Alumni Profile
Rebecca Stewart Adapts Gaming Platform to Assist Deaf People

In the hands of Rebecca Stewart (CS ’12), the Microsoft Kinect for XBOX 360 is being adapted from video game novelty to something far more purposeful. The fourth-year student has been working with the open-source code to utilize the Kinect’s depth-sensing technology to facilitate communication between users and nonusers of Cued Speech, a visual form of communication for deaf people in which hand gestures, hand location and the position of the speaker’s lips combine to signal individual sounds.

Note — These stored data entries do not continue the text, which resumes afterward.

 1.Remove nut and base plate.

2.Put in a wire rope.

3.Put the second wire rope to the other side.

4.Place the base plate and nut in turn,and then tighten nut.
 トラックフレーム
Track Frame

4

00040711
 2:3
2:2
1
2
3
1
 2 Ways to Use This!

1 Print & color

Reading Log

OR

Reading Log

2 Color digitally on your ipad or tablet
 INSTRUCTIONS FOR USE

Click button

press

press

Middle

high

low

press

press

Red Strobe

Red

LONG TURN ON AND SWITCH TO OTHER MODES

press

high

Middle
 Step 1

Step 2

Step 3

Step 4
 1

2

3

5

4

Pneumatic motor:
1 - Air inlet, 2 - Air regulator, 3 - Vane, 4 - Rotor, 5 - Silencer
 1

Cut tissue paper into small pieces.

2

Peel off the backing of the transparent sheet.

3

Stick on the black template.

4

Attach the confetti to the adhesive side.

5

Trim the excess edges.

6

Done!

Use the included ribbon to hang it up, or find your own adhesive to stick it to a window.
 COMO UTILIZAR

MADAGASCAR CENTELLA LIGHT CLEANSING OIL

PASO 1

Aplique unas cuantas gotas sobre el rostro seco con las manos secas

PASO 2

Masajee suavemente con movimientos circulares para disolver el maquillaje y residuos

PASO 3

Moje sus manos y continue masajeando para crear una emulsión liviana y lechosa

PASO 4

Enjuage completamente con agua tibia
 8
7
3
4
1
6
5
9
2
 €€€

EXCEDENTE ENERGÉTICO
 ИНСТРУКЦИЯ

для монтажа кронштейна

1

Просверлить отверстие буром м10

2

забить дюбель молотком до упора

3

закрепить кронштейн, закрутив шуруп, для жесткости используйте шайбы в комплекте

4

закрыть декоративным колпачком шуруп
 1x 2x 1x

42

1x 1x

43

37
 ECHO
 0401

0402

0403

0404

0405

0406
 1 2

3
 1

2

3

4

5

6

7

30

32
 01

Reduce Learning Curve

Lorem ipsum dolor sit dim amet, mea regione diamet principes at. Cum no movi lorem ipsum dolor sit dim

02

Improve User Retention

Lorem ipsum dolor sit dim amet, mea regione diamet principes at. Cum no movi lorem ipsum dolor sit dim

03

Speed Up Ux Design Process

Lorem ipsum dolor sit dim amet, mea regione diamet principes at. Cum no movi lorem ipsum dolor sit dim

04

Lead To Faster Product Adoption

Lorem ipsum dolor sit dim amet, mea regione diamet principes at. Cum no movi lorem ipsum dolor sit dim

In the system Stewart is devising, the Kinect can be used to recognize the movements made by someone fluent in Cued Speech, decode them and then assemble them into phonemes, the smallest meaningful units of spoken language. Developed in the 1960's, Cued Speech assists those with significant hearing loss in successfully differentiating identical lip shapes. The technique employs the manual signing of eight hand shapes in four positions around the mouth to complement the lip movements of spoken language. The method allows children with hearing impairment to blend visual cues about word sounds with other linguistic information, such as printed letters, contributing directly to greater mastery of language.
Stewart’s project adapts the Kinect to aid communication between fluent signers and those unfamiliar with Cued Speech. The device’s infrared dot array provides a depth map that Stewart is using to detect the motion and position of hand shapes and mouth shapes. The system then converts the gestures to audible sounds or text.
“Microsoft’s Kinect motion capture system has opened new doors in interface design and computer usability,” says Jason Lawrence, associate professor of computer science and Stewart’s adviser on the project. “We’ve only scratched the surface in terms of the software applications and interface designs that these devices will enable.”